Glen Renfrew, who guided Reuters, the British news and financial information company, through a decade of meteoric profit growth, will step down as chief executive in March.
He will be replaced by Peter Job, a 49-year-old Reuters veteran who started as a journalist before moving up the management ladder to his current post as managing director for Reuters in Asia.
The announcement comes during a bumpy but still profitable year for Reuters which, in Renfrew’s words, included a “high number” of cancellations of the company’s financial services.
Reuters, based in London, compiles and distributes news and financial information for financial markets, businesses, news agencies, newspapers and broadcast outlets.
Just three weeks ago, the publicly owned company said it would cut 300 jobs from its work force of 10,500 and delay the launch of a new automatic foreign exchange dealing system because of unsettled market conditions.
Reuters Chairman Sir Christopher Hogg said at a news conference that the decision to change chief executives had nothing to do with the company’s performance this year. The agency said it still would have record pretax profit of about $627 million, even after absorbing severance pay worth $19.6 million.
Hogg said Renfrew, 62, had informed the board 15 months ago of his decision to retire after a successor had been picked.
“The whole process has been a planned one,” said Hogg, who paid tribute to Renfrew for leading Reuters through “a period of quite outstanding growth and prosperity” as chief executive and managing director.
Hogg said Renfrew had already stayed two years beyond the normal pensionable age for senior Reuters executives. Mandatory retirement is at 65.

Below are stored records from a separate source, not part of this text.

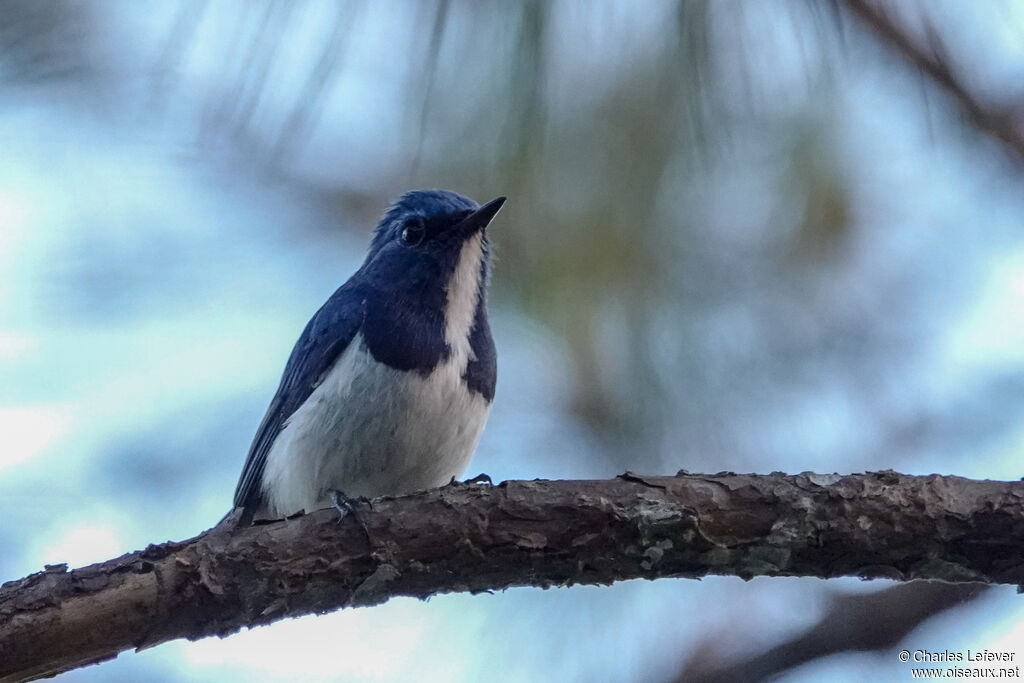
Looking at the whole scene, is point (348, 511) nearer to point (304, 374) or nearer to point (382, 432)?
point (382, 432)

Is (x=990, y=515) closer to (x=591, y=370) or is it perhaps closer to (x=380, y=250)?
(x=591, y=370)

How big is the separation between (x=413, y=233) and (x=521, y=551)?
1.26 metres

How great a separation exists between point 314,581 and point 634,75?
1223 millimetres

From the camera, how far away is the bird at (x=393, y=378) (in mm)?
2961

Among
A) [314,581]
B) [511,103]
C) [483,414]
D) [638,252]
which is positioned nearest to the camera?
[511,103]

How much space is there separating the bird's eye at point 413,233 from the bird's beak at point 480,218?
152mm

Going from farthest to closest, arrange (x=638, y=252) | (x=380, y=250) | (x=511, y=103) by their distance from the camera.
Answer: (x=380, y=250) → (x=638, y=252) → (x=511, y=103)

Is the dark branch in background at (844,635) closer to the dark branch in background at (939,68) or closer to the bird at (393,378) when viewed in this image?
the bird at (393,378)

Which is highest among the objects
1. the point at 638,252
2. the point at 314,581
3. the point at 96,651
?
the point at 638,252

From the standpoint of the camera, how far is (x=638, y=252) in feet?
8.87

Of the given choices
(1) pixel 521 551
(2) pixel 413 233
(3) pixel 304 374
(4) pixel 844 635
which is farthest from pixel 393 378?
(4) pixel 844 635

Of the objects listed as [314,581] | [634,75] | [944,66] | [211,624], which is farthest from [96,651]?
[944,66]

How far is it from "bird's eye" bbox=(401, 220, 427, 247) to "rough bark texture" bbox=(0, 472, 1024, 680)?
Result: 1.05 meters

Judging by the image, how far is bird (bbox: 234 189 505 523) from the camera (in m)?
2.96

Job, a graduate of Oxford University, served as a foreign correspondent and news executive in India, Malaysia, Indonesia, Britain and Latin America before moving into business management in 1974. He has been head of Reuters Asia since 1988.
Renfrew, an Australian, joined Reuters in London in 1952 after graduating from Sydney University. He was in charge of Reuters’ North American operations from 1971 until his promotion to chief executive in 1981.